■ Work to do ■
Return, word for word, the part of the material that opens with the line containing "Viewing the scene, is" and runs to the end of the material, including both ends.

■ Available data ■
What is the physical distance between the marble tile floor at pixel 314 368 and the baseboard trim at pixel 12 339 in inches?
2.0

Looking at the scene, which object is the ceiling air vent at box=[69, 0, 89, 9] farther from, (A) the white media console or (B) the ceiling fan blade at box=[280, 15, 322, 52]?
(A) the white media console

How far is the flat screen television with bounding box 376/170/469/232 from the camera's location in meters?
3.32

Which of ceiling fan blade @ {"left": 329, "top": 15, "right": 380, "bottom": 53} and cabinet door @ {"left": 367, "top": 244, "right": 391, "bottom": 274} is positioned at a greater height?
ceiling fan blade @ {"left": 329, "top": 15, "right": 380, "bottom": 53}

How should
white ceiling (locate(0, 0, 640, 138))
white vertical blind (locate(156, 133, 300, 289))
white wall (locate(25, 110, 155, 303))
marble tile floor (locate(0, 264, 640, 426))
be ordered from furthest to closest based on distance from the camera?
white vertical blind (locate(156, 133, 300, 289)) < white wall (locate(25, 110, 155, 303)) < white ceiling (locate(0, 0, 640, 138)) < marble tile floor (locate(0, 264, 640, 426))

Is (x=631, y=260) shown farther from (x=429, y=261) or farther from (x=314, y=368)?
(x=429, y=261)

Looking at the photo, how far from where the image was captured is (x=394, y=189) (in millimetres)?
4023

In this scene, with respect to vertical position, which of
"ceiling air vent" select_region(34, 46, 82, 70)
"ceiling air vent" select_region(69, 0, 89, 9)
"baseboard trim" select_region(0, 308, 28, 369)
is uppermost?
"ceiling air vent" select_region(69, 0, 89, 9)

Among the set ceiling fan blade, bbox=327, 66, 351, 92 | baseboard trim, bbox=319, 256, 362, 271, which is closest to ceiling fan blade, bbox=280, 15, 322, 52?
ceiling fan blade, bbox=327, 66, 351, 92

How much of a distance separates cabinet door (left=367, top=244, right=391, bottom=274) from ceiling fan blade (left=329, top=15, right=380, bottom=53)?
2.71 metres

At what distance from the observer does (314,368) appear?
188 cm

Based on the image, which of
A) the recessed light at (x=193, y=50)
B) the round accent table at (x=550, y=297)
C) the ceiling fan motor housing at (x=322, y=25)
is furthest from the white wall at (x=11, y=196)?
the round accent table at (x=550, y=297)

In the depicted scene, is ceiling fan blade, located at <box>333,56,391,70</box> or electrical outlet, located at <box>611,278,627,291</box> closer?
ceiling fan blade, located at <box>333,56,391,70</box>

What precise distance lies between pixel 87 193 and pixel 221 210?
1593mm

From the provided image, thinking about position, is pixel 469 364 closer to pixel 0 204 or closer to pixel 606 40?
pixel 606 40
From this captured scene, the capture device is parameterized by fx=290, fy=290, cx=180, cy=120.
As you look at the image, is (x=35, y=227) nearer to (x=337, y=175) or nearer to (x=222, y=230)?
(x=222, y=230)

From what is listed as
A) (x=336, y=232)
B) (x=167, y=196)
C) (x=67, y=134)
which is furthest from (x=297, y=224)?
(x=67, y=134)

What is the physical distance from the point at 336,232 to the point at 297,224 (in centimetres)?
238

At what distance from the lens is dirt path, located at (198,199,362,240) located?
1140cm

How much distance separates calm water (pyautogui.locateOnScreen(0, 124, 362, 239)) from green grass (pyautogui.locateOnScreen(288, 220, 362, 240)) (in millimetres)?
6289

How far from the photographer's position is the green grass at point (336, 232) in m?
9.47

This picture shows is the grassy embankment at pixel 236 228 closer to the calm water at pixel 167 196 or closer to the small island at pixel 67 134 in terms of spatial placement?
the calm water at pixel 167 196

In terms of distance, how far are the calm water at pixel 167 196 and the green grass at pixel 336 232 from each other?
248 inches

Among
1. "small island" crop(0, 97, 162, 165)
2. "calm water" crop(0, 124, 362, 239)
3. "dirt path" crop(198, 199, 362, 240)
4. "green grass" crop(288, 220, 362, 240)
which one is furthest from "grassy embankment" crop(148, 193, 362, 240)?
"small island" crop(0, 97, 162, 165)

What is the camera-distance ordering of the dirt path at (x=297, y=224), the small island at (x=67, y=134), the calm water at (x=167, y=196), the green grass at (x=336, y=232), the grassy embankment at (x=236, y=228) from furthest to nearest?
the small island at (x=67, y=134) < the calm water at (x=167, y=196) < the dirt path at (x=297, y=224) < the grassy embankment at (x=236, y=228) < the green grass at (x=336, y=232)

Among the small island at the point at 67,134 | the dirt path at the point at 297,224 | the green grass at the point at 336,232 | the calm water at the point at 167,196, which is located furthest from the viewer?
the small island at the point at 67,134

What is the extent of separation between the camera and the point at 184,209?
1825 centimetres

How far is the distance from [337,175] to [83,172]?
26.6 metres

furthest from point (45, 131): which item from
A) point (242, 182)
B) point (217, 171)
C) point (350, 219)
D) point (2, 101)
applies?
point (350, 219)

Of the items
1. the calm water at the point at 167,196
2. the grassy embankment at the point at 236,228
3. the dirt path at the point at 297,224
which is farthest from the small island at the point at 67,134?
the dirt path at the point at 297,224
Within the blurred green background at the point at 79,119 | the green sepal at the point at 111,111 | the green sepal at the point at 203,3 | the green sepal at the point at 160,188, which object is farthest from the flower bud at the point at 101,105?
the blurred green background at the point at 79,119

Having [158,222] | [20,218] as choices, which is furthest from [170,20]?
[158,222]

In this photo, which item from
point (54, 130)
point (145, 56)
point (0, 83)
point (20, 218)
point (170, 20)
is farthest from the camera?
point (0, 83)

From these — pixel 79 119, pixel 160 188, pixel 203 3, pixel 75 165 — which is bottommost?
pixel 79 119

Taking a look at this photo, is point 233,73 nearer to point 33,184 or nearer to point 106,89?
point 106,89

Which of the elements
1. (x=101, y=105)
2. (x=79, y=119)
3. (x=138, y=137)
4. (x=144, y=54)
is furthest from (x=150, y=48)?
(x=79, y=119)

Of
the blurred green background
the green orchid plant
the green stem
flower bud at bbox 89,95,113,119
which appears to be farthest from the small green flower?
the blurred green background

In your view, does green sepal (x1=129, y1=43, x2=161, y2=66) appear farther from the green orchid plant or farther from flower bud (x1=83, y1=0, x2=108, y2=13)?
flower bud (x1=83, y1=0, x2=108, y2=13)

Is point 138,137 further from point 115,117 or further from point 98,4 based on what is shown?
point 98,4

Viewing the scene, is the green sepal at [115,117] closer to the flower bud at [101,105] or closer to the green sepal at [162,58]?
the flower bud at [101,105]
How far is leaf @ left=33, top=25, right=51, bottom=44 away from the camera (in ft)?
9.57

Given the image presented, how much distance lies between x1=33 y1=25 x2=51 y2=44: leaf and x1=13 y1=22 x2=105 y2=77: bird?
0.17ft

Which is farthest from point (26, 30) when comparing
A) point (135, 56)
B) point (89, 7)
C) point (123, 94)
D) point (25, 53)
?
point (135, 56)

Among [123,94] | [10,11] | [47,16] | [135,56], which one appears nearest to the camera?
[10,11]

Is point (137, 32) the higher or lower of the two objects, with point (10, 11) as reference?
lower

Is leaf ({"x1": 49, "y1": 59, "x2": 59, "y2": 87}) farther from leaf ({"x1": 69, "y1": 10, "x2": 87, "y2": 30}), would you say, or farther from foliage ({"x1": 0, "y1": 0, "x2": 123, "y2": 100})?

■ Complete response ■
Viewing the scene, is the green sepal at [115,117] closer to the flower bud at [101,105] or closer to the green sepal at [162,58]?
the flower bud at [101,105]
How far is leaf @ left=33, top=25, right=51, bottom=44 away from the camera (in ft)?
9.57

Given the image presented, how much distance lies between x1=33 y1=25 x2=51 y2=44: leaf and x1=13 y1=22 x2=105 y2=77: bird?
0.17ft

Which is farthest from point (26, 30) when comparing
A) point (135, 56)
B) point (89, 7)
C) point (123, 94)
D) point (25, 53)
?
point (135, 56)

Among [123,94] | [10,11] | [47,16] | [135,56], which one appears nearest to the camera?
[10,11]

Is point (137, 32) the higher or lower of the two objects, with point (10, 11) as reference?
lower

Is leaf ({"x1": 49, "y1": 59, "x2": 59, "y2": 87}) farther from leaf ({"x1": 69, "y1": 10, "x2": 87, "y2": 30}), would you say, or farther from foliage ({"x1": 0, "y1": 0, "x2": 123, "y2": 100})?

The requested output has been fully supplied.